@MISC{Do04formalsemantic, author = {Duc Do and Audrey Tam}, title = {Formal Semantic Models for Images and Image Understanding}, year = {2004} }
Share
OpenURL
Abstract
A number of formal models for images [13,27,28] and models for text and image matching [1] have been proposed, but they have not sufficiently dealt with features with high-level semantics. While formal models are supposed to be precise, their structures should allow for the level of subjectivity involved in interpreting the high-level semantics inherent in images. In our earlier work, we have shown that by restricting image retrieval to a specific domain, we can use logical reasoning based on common sense knowledge bases and the knowledge extracted from text corpora from the same domain to infer higher level semantics from lower level semantics.
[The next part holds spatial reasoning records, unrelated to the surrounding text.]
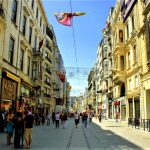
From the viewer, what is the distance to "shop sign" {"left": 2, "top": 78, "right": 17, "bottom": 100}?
2249 centimetres

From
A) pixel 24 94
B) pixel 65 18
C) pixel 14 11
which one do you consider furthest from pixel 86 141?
pixel 24 94

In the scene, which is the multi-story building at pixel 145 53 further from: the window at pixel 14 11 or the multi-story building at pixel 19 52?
the window at pixel 14 11

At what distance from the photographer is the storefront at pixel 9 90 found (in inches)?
881

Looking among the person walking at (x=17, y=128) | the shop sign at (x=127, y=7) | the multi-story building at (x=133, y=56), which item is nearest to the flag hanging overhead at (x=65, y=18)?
the person walking at (x=17, y=128)

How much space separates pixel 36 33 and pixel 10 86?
596 inches

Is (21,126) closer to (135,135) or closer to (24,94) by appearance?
(135,135)

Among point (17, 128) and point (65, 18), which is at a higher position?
point (65, 18)

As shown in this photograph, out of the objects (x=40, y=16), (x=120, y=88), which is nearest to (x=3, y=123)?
(x=40, y=16)

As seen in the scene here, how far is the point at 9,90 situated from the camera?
2423cm

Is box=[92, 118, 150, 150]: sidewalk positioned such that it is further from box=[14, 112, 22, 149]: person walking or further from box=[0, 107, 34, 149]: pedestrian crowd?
box=[14, 112, 22, 149]: person walking

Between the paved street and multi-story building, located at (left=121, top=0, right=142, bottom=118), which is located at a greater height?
multi-story building, located at (left=121, top=0, right=142, bottom=118)

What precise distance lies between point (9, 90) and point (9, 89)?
0.30ft

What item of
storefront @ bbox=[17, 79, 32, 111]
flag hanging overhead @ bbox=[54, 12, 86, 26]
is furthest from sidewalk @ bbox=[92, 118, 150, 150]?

The interpretation of these lower level semantics, usually involving objects in the image, is subject to a lower level of subjectivity, hence making it possible to build an image model that is reasonably objective. Based on these observations, we propose that an effective and feasible approach to build high-level semantics into image retrieval is to build semantic models for both the image (the object of meaning) and image understanding (the perception of meaning). The image model will aim to capture image features which are commonly accepted within a certain domain. The image understanding model will include mechanisms for subjective interpretation and will be associated with correspondence functions which measure similarity between instances of these two models. This level of similarity, or the semantic distance, can be called the semiotic gap. Using this framework, the image retrieval problem can be deemed equivalent to the problem of defining a correspondence function that delivers the theoretically, or empirically, narrowest semiotic gap. We propose to construct the formal image model based on the concepts of semiotic structures, and an image understanding model based upon insights into how knowledge inference could assist with image retrieval. In this paper, we present the formal image model and argue why this model is suitable for the retrieval of visual data. An image understanding model, which is under ongoing research, is also briefly discussed with results of some preliminary experiments.